Nuvia co-founders John Bruno, Gerard Williams and Manu Gulati. Photo: Nuvia
Nuvia, a server chip start-up founded by three former Apple employees, is announcing today it has raised $240 million in fresh funding.
The big picture: The move comes amid increased interest in server chips that, like Nuvia's are Arm-based. It's also happening as Arm is being sold to Nvidia and Nuvia itself is being sued by Apple.
Details: The Series B round, led by Mithril Capital, follows $53 million raised in a November round. Other investors in the latest round include Atlantic Bridge, Redline Capital, Capricorn Investment Group, Dell Technologies Capital, Mayfield, Nepenthe LLC and WRVI Capital.

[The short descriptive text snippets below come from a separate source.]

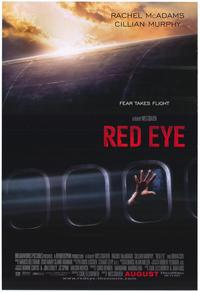 Red-Eye - 43 x 62 Movie Poster - Bus Shelter Style A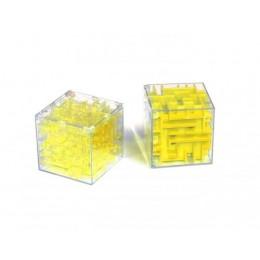 "3D головоломка ""Лабиринт"" (желтая) 1688-A"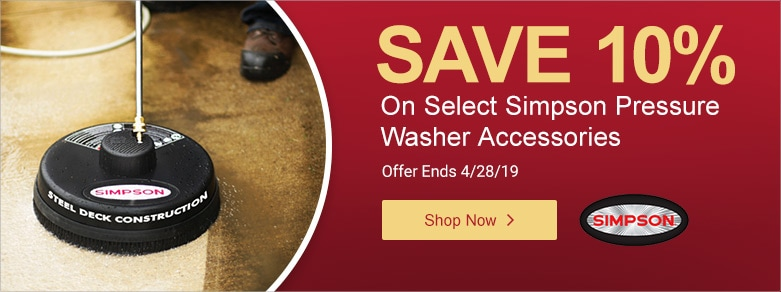 Simpson - 10% Off Select PW Accessories - 041719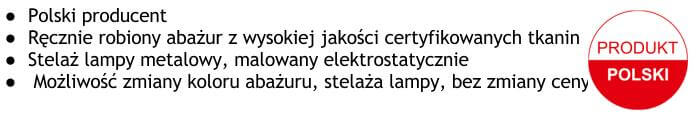 polska-lampa
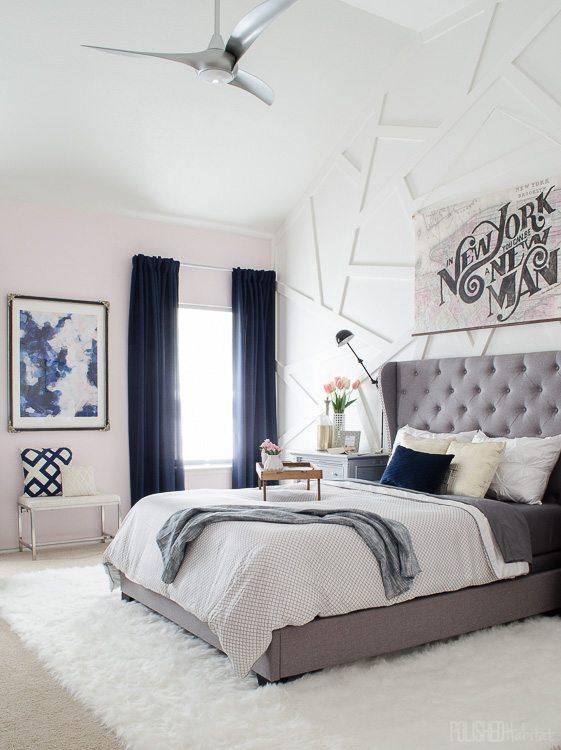 Pink-Master-Bedroom-3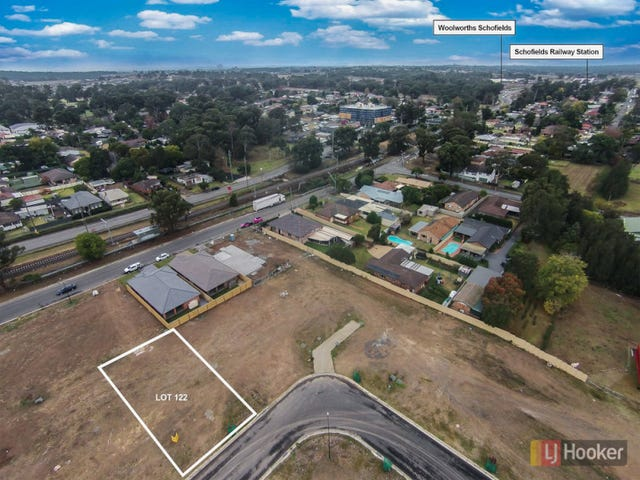 Lot 122, Turrallo Circuit, Schofields, NSW 2762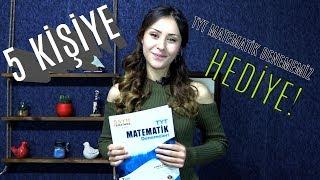 5 Kişiye Yeni Çıkan TYT Matematik Denememiz Hediye!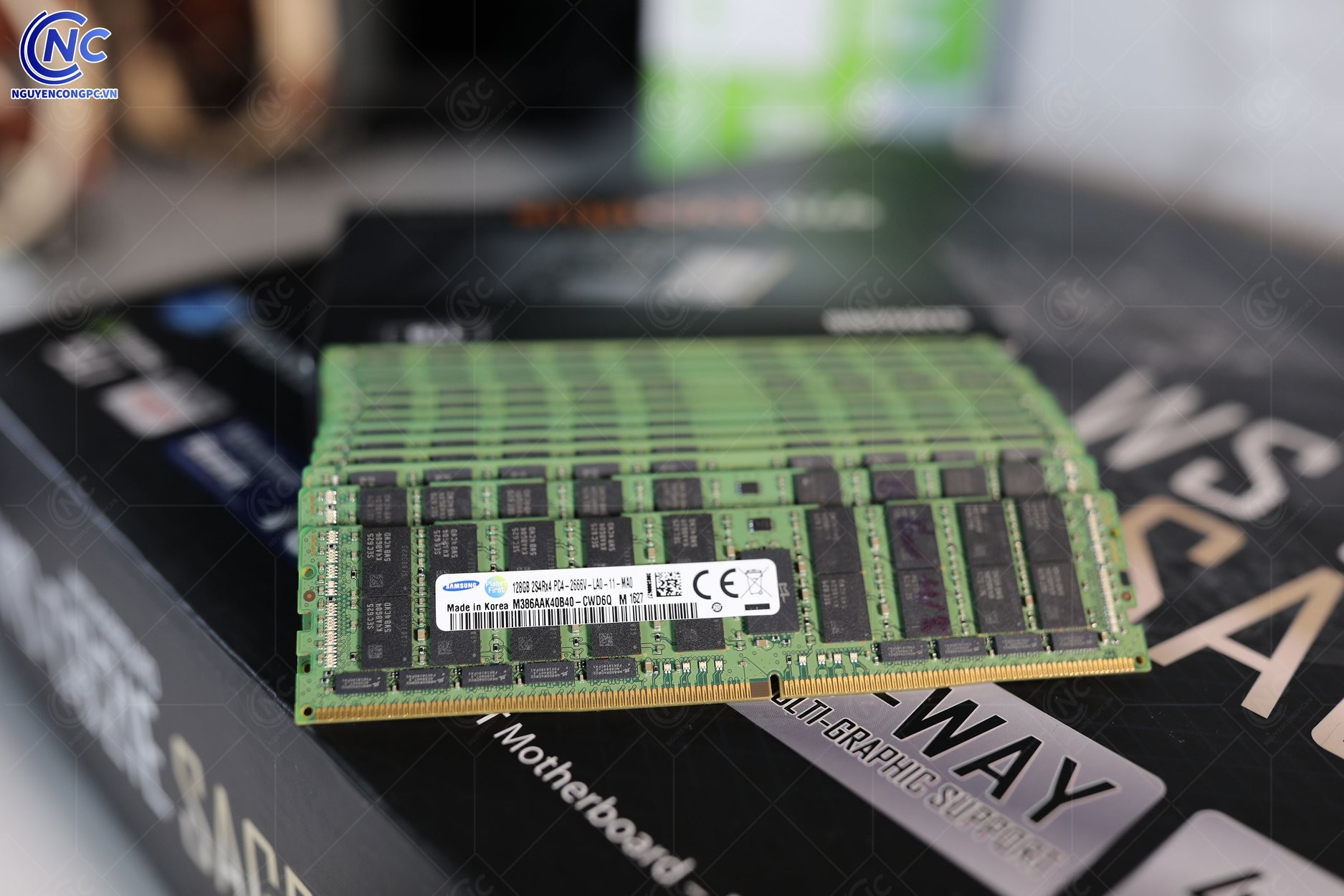 Ram ecc 1536GB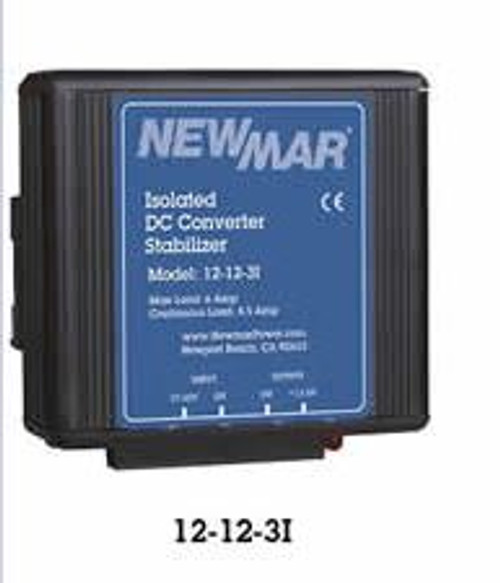Newmar 12-12-3i 12 Volt 3 Amp Power Stabilizer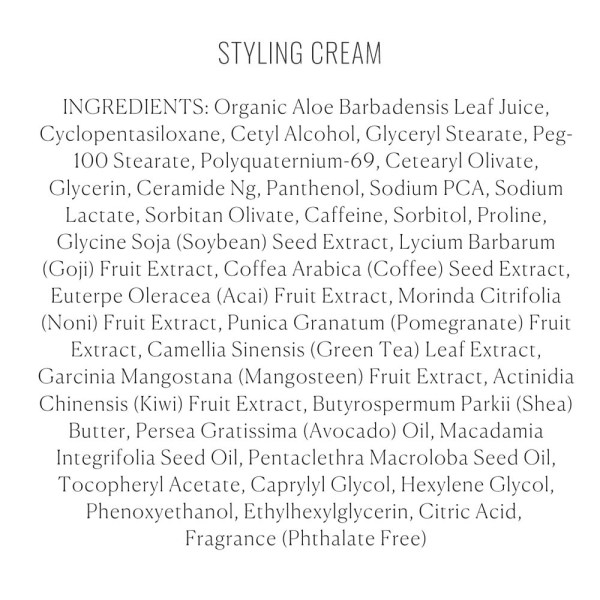 MS-1021009_styling-cream-Ingredients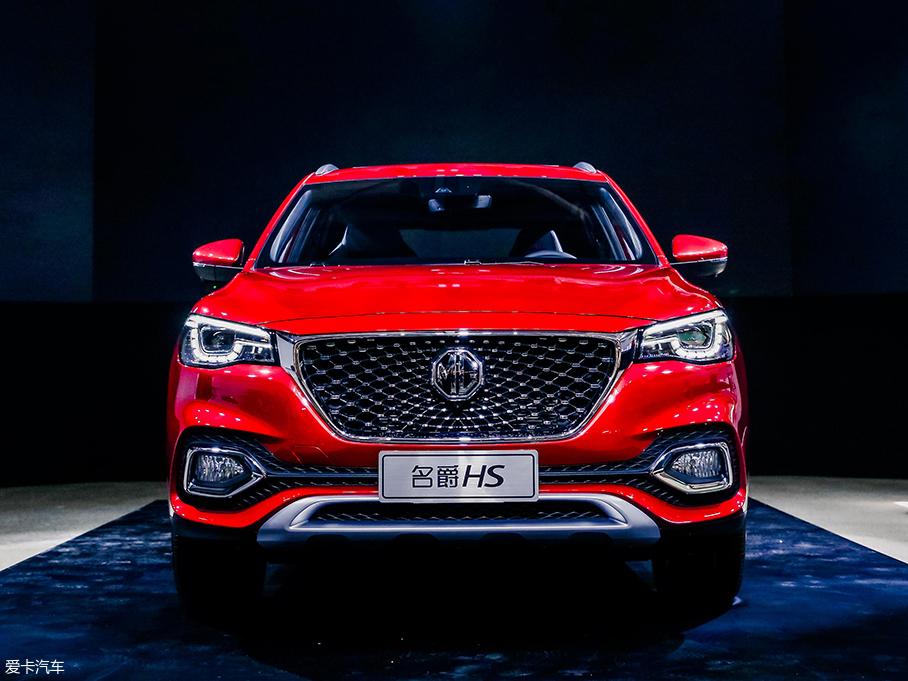 紧凑型SUV名爵HS正式亮相 预计9月上市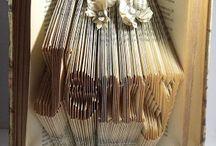 My Book Folding Creations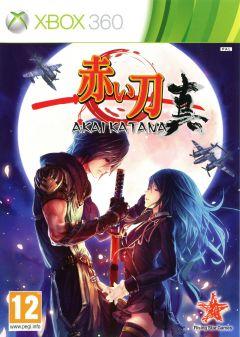 Jaquette de Akai Katana Xbox 360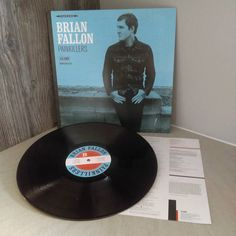#rock #music #guitar #rocknroll #bands #alternative #live #indie #america #usa #brianfallon #newyork #vinyl #records #record #nowspinning #vinyligclub #vinyljunkie #lp #vinylcollection #recordcollection #nowplaying #vinylporn #follow #followme #me #love #follow4follow #f4f #followforfollow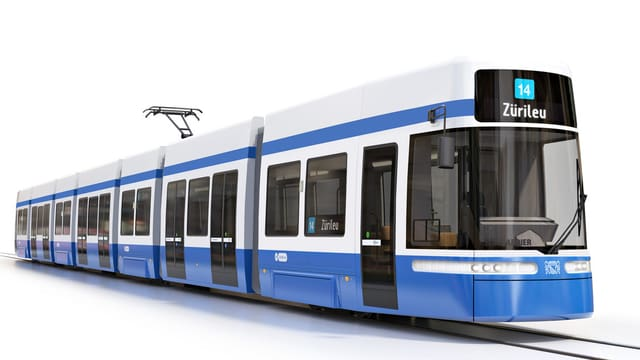 "Comupterbild des Bombardier-Trams ""Flexity"""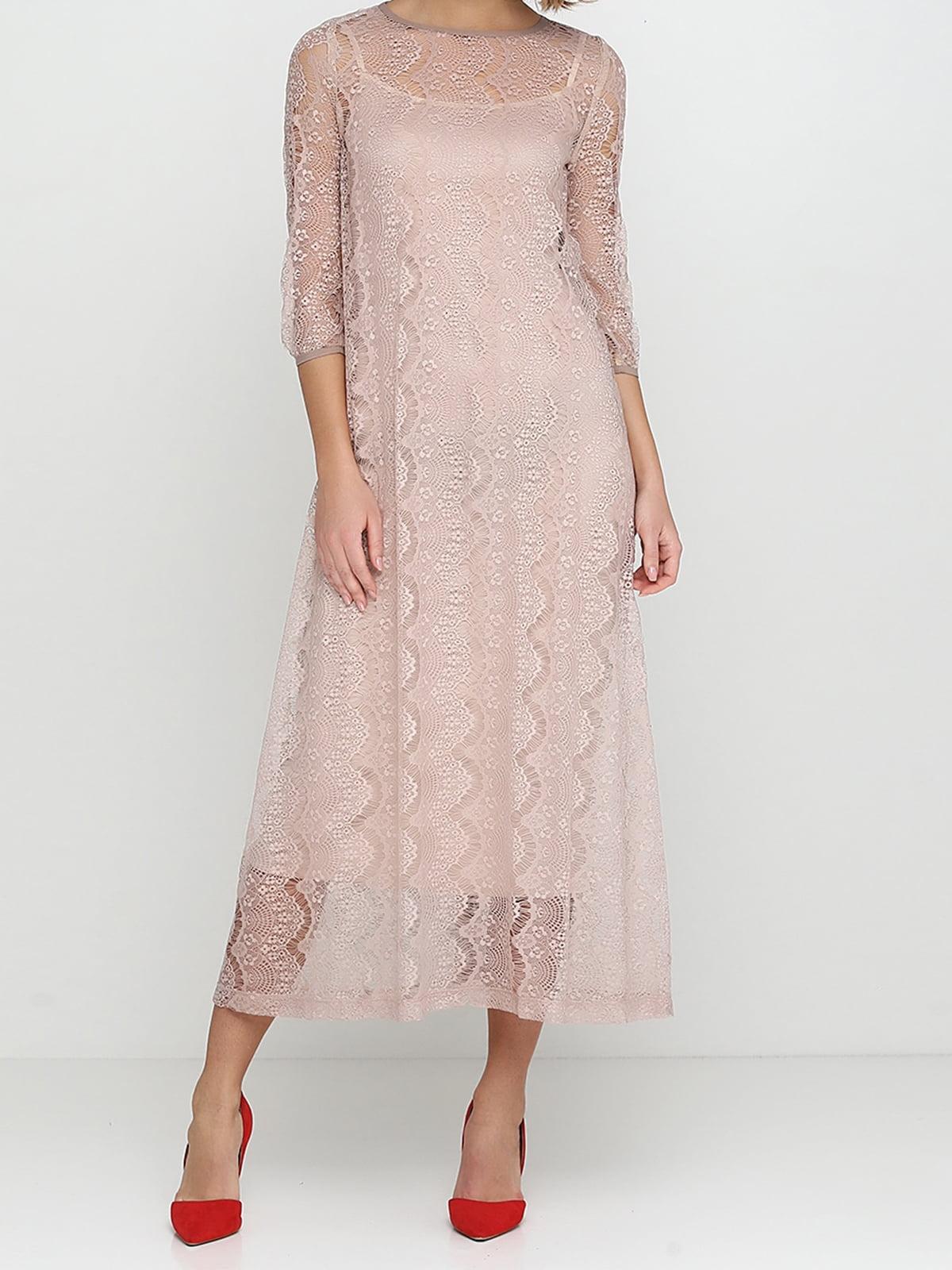 Платье цвета пудры | 5014562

The big picture: Nuvia is targeting all the major server categories: Devices sold commercially by companies like Dell, companies like Google and Facebook that build custom servers for their data centers, and high-performance computing (the kinds of one-off supercomputers that are built for governments, universities and research institutions).
Nuvia co-founder and engineering head Manu Gulati told Axios that the big web service providers could be the easiest market for Nuvia to gain traction in since they design their own custom servers.
Between the lines: While the Apple lawsuit was a distraction initially, Gulati said it has also helped the company gain notice.
"There were two parties who told us point blank they were talking to us because of the lawsuit," he said.
Meanwhile: Gulati said Intel's well-publicized manufacturing challenges have boosted Nuvia's fundraising efforts.
"The fact Intel is struggling so much it makes it easier for everybody else who is investing to understand this is something worth taking on," he said.
What's next: The company hopes to finalize its first chip design some time next year, with the goal of getting the first samples in customer hands the following year.